In a future world with 2C warming above pre-industrial levels, almost all extreme hot days and 40% of heavy rainfall days will be down to rising temperatures, say the authors.
The new study, published today in Nature Climate Change, is the first to estimate how climate change has favoured some types of extreme event right across the globe.
And the message for policymakers is “striking”, says Prof Peter Stott, who leads the Met Office’s climate attribution team but who wasn’t involved in the study.
Extreme weather
Global temperature today is about 0.85C above what it was before the industrial revolution, and most of the rise is driven by human activity. But rising greenhouse gases mean more than an increase in global average temperature.
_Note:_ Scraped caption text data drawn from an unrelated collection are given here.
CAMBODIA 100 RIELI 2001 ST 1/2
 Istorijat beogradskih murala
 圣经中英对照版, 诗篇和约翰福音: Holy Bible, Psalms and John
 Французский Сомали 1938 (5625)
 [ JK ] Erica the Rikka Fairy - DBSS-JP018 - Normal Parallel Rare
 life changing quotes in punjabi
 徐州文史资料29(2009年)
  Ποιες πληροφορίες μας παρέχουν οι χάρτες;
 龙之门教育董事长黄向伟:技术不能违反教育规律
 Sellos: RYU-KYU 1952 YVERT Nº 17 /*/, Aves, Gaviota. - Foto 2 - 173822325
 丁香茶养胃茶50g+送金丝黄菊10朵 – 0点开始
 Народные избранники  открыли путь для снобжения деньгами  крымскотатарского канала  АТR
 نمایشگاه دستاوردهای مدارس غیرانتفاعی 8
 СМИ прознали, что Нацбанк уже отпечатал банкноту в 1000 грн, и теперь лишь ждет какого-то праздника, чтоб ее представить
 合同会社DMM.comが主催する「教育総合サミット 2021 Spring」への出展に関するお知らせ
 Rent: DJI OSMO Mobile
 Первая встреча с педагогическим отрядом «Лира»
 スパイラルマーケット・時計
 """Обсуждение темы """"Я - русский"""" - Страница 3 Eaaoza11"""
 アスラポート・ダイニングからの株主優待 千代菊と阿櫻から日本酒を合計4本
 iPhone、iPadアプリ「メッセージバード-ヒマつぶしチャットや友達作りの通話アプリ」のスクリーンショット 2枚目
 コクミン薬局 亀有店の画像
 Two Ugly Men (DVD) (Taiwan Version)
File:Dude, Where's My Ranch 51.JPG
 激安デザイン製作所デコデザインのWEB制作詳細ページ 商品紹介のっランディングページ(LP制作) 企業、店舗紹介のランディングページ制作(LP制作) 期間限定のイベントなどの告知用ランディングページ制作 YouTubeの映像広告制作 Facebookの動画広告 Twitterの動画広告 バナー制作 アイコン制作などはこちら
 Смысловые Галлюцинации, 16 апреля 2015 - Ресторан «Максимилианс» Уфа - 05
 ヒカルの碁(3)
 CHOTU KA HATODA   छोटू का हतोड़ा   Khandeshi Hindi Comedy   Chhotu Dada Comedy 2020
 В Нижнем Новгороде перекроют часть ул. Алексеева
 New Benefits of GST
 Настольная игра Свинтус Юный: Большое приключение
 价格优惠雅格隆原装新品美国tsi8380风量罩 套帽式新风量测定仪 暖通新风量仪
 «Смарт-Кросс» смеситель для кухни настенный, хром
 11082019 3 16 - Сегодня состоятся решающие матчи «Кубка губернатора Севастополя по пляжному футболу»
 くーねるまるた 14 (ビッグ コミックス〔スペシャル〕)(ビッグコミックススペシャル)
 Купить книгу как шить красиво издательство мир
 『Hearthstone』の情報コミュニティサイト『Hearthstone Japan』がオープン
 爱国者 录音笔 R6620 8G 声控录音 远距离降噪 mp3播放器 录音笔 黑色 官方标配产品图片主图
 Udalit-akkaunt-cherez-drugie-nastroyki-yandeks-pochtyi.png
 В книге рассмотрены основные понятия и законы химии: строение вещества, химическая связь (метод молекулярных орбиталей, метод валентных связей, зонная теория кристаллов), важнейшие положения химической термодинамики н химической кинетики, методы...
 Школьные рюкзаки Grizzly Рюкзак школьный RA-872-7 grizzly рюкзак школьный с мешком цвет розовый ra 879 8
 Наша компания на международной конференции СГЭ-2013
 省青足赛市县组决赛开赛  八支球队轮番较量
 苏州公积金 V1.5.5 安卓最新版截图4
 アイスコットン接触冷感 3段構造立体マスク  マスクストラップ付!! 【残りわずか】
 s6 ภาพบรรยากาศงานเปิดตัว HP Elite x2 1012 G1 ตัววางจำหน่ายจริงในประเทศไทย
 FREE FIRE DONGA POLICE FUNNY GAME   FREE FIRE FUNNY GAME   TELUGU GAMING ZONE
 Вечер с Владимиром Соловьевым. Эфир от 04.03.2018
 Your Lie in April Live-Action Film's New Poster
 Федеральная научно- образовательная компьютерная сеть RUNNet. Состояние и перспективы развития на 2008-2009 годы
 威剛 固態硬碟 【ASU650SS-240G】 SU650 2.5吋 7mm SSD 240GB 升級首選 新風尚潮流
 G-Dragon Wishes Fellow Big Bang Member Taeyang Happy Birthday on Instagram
It means changes in extreme weather, too.
Prof Reto Knutti from the Swiss Federal Institute of Technology in Zurich and co-author of the new study, tells Carbon Brief:
“Warmer temperatures overall create more hot days, and warmer air can hold and transport more moisture, which at some point must come down. These physical principles have been known for decades.”
If global warming can be brought under control as rapidly as many environmental activists would like, keeping global warming below three degrees Fahrenheit, the new study found that heat extremes might increase only 14-fold later this century, compared with their frequency in the preindustrial world.
But runaway emissions, causing the planet to warm by more than five degrees Fahrenheit, would lead to a 62-fold increase in heat extremes, the researchers found. Other studies have forecast levels of heat and humidity by late this century that could make it dangerous for people to work and play outside, possibly for weeks on end.
April 28, 2015 at 11:01 am
Comment by research meteorologist Martin Hoerling of the National Oceanic and Atmospheric Administration: “These new results should come as no surprise to anyone who has been following the science of climate change and variability”
University of Arizona climate scientist Jonathan Overpeck comments, “This new study helps get the actual probability or odds of human influence. This is key: If you don’t like hot temperature extremes that we’re getting, you now know how you can reduce the odds of such events by reducing greenhouse gas emissions.”
Peter Stott with the United Kingdom’s Hadley Centre: “The idea that almost half of heavy rainfall events would not have occurred were it not for climate change is a sobering thought for policymakers seeking to mitigate and adapt to climate change”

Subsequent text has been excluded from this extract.